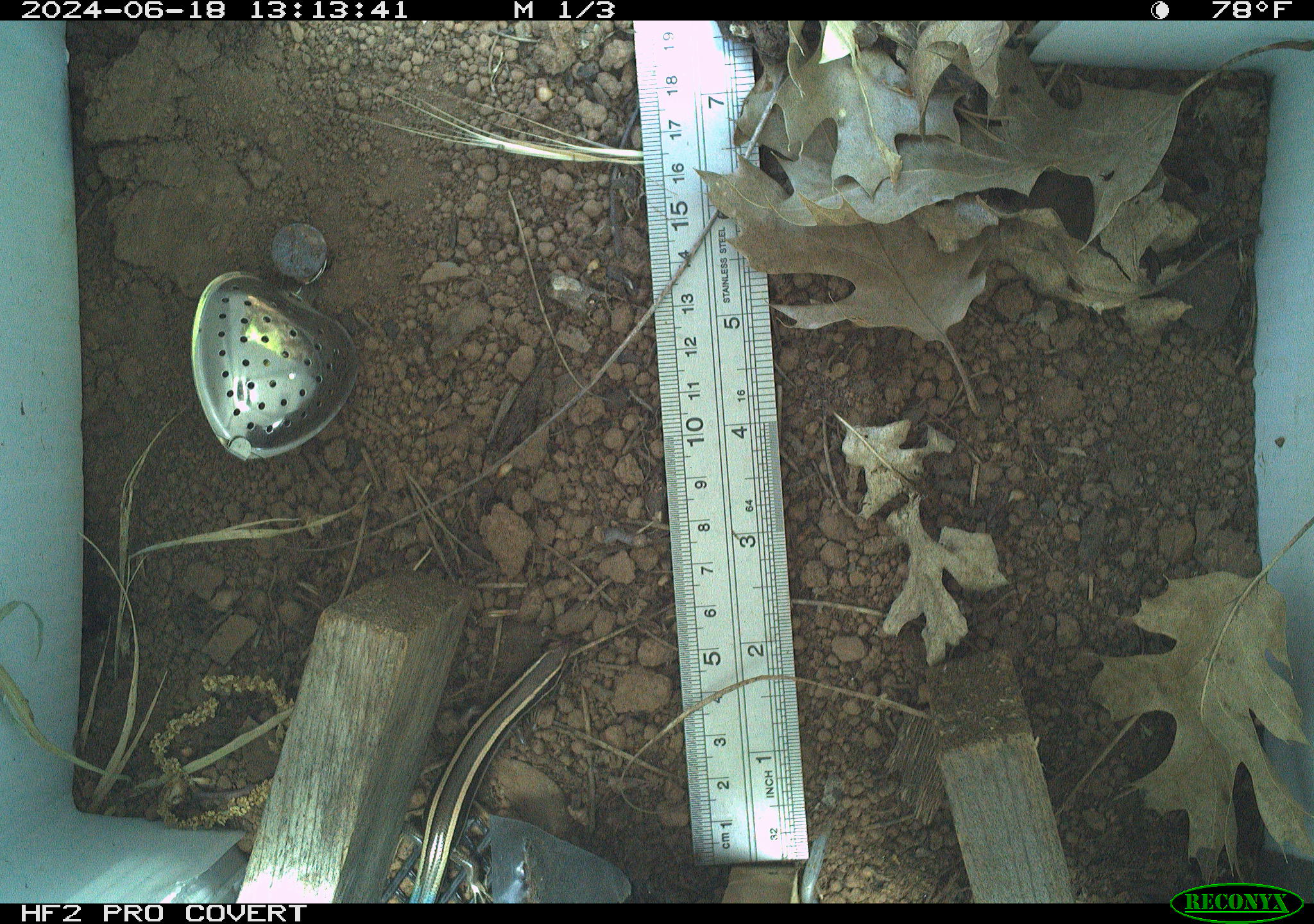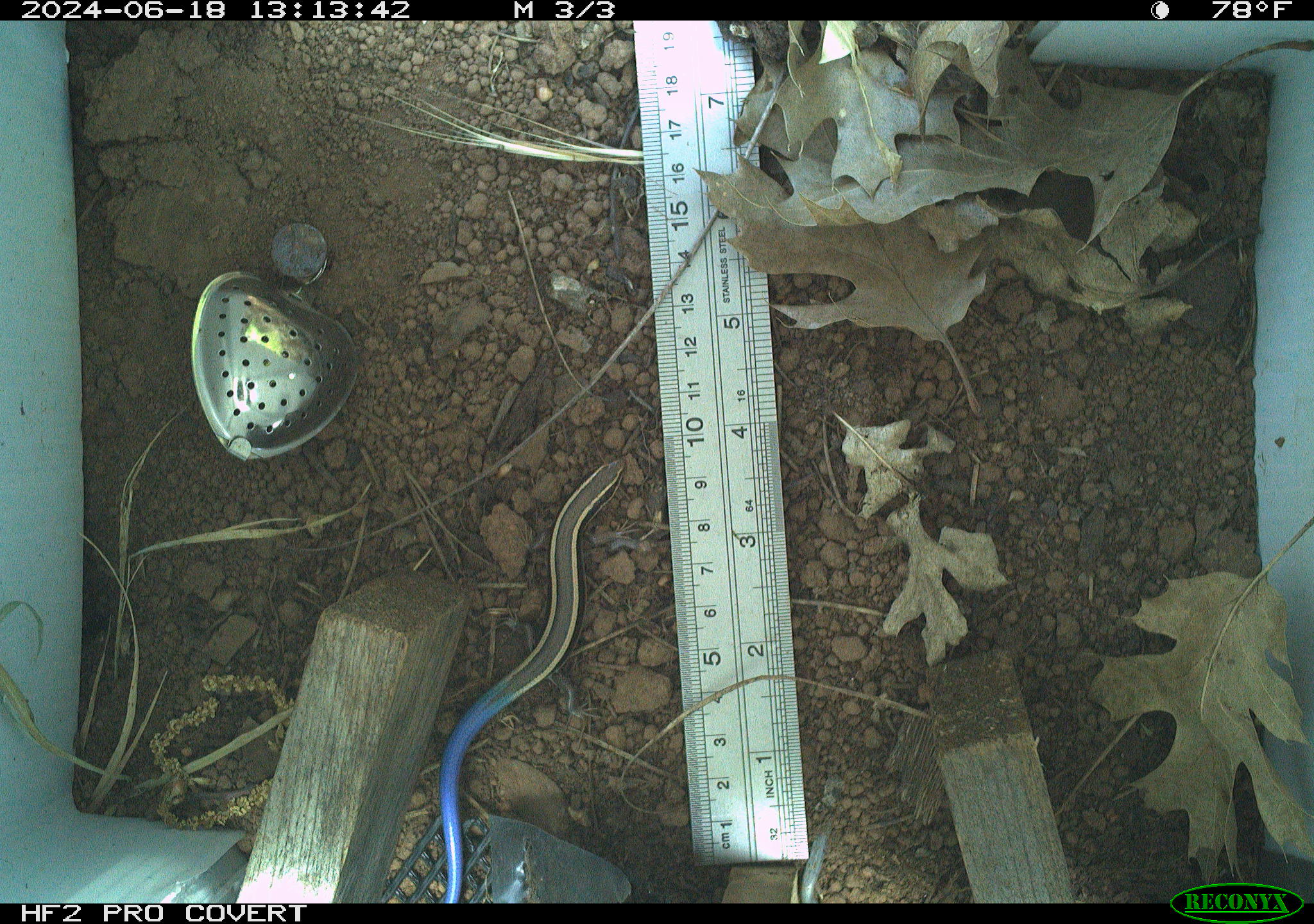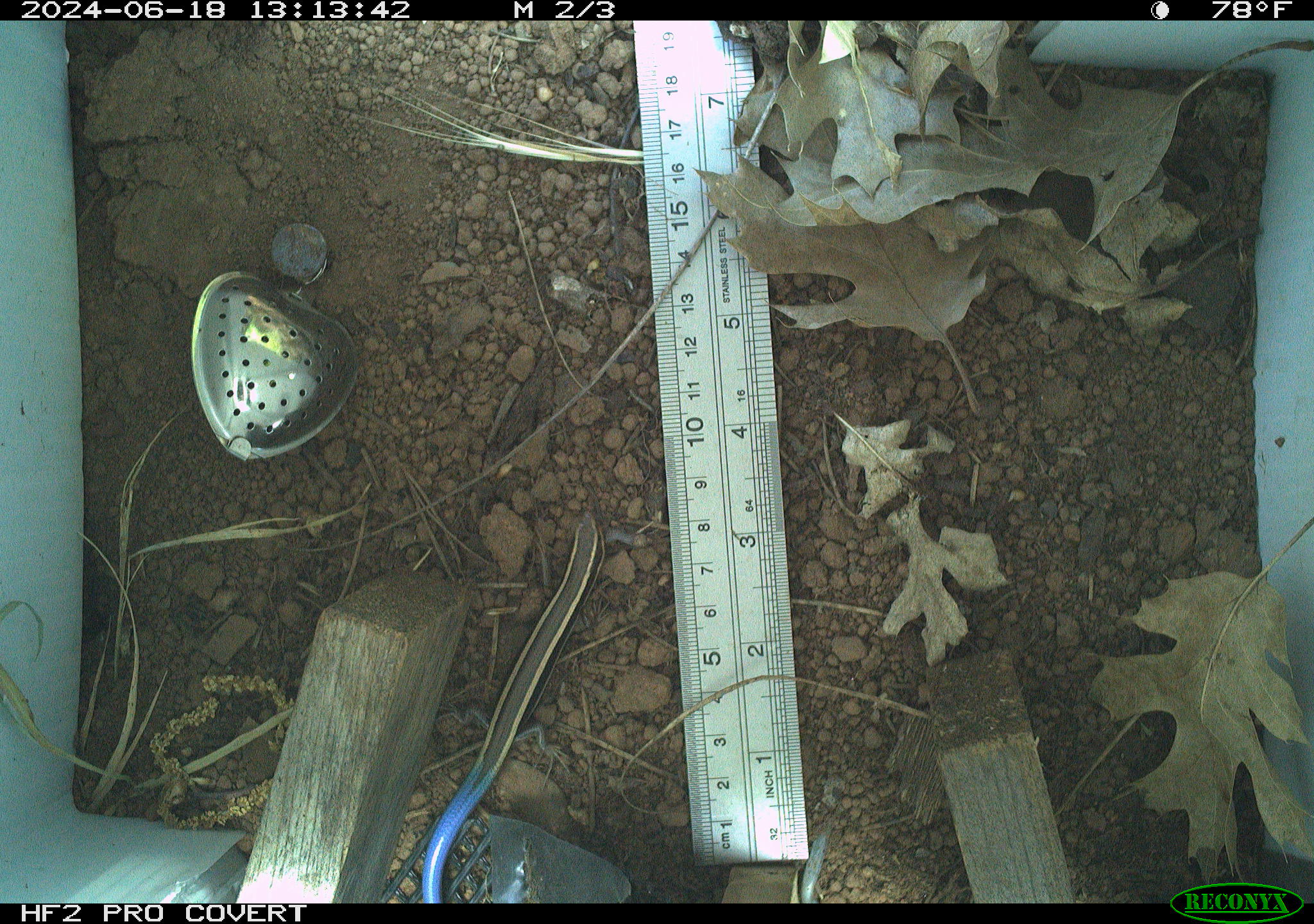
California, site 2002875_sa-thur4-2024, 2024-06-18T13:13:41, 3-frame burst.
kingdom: Animalia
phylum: Chordata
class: Reptilia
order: Squamata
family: Scincidae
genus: Plestiodon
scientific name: Plestiodon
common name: blue-tailed skinks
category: plestiodon species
Plestiodon species (blue-tailed skinks) (Plestiodon).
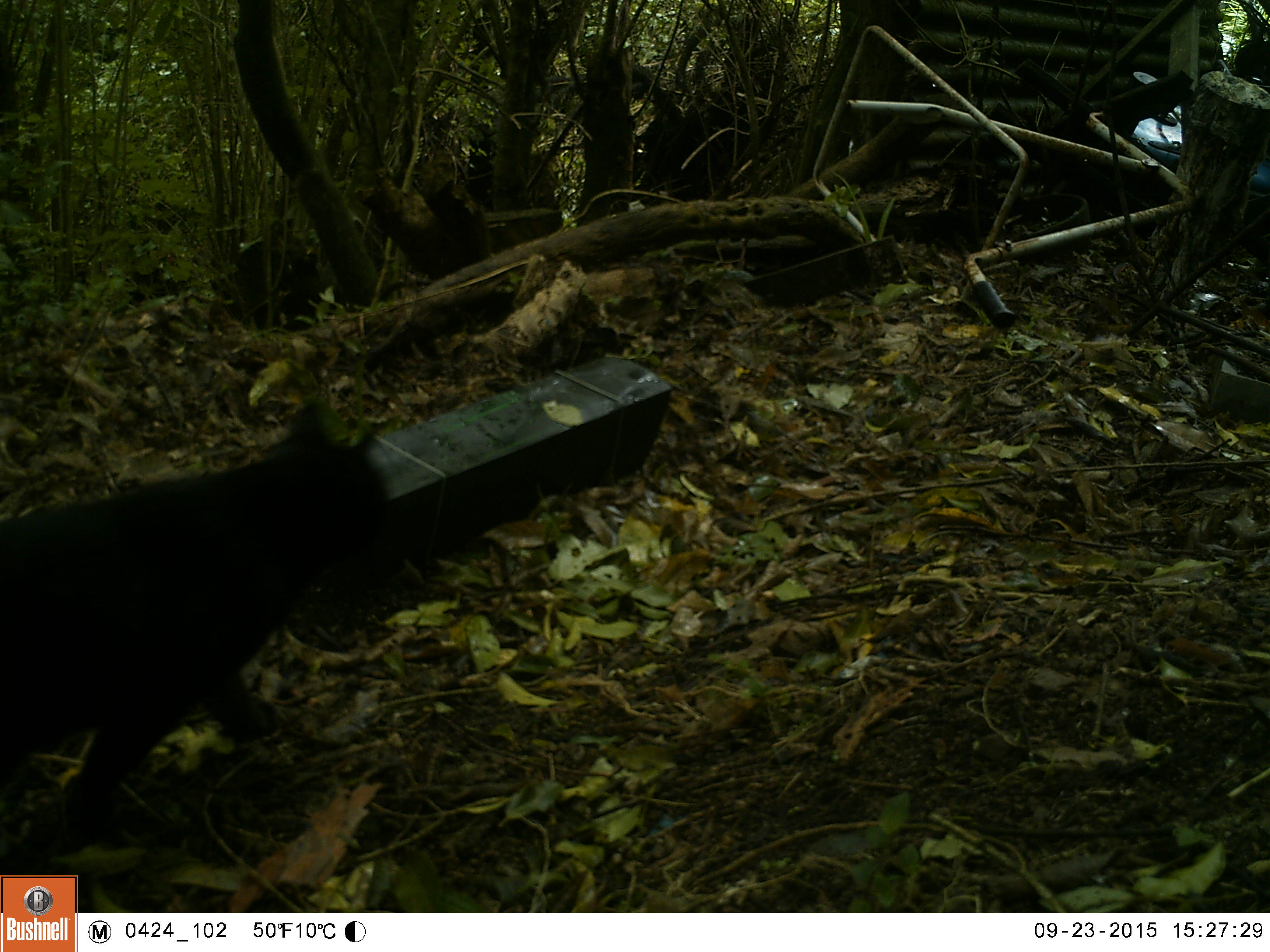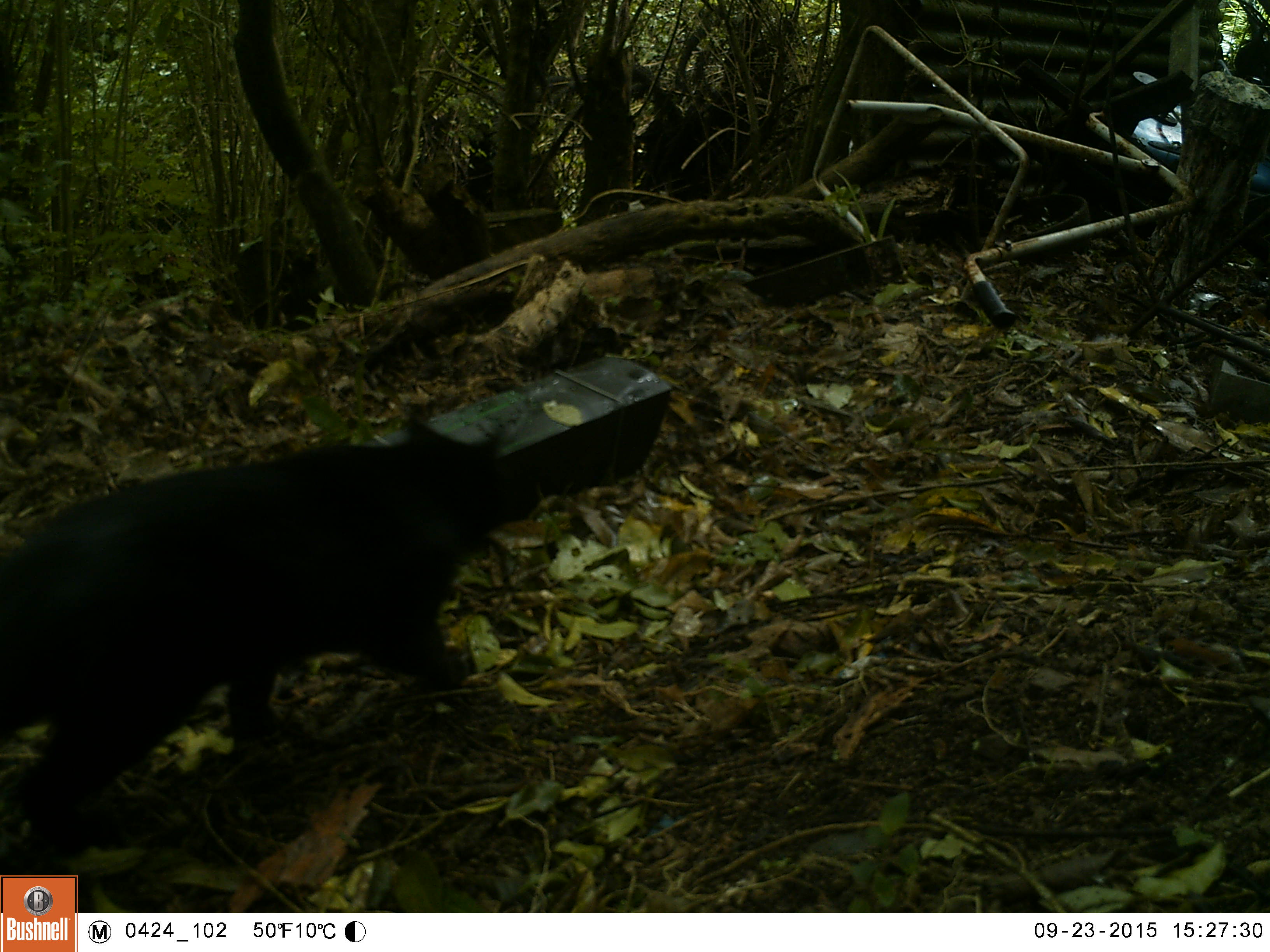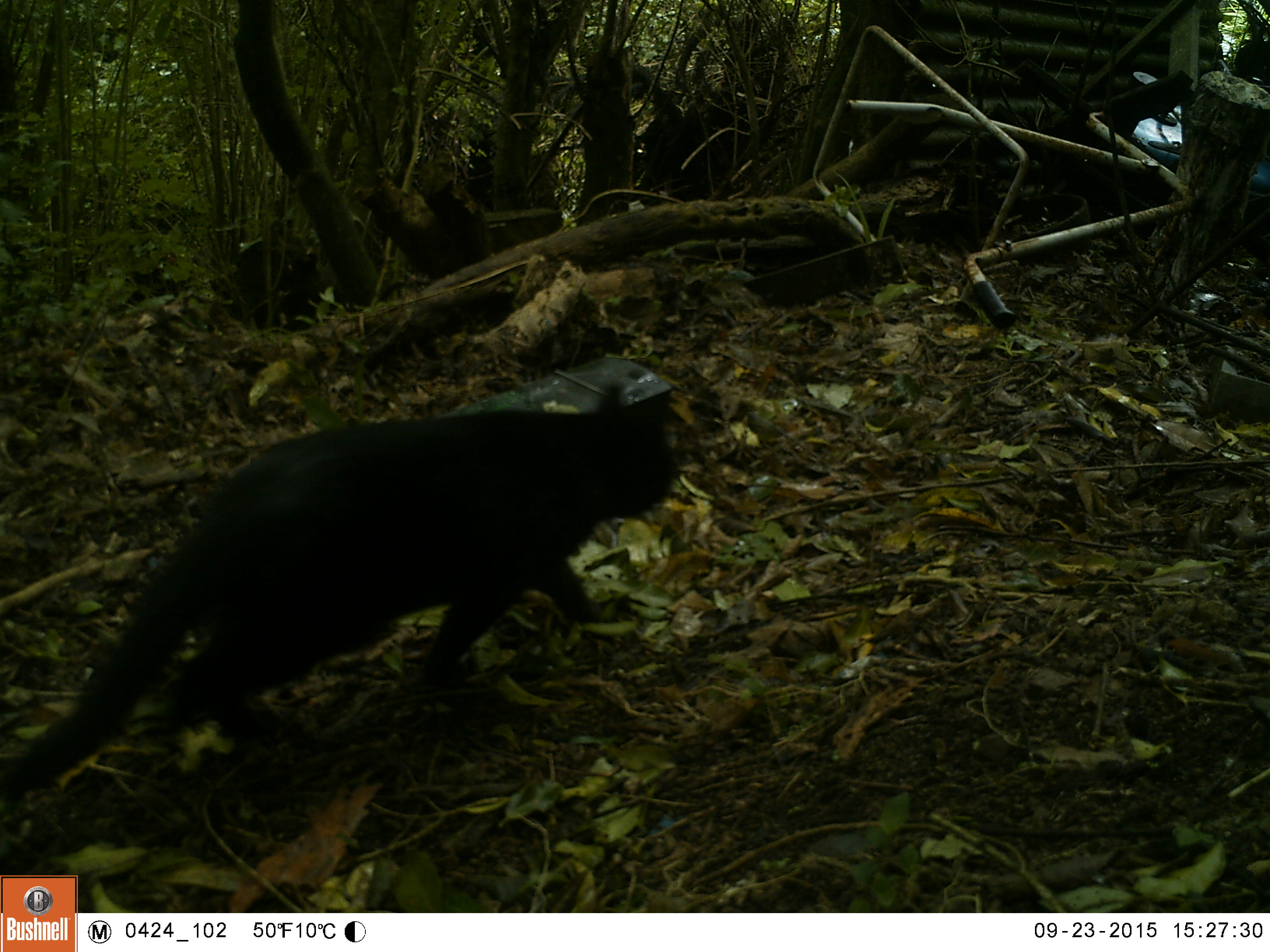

········

▸ Your task: Pictures are to be left out, and each line from the one that contains "class: Reptilia" through the end of the listing is to be copied exactly.

▸ Final answer:
class: Reptilia
order: Squamata
family: Scincidae
genus: Plestiodon
scientific name: Plestiodon
common name: blue-tailed skinks
category: plestiodon species
Plestiodon species (blue-tailed skinks) (Plestiodon).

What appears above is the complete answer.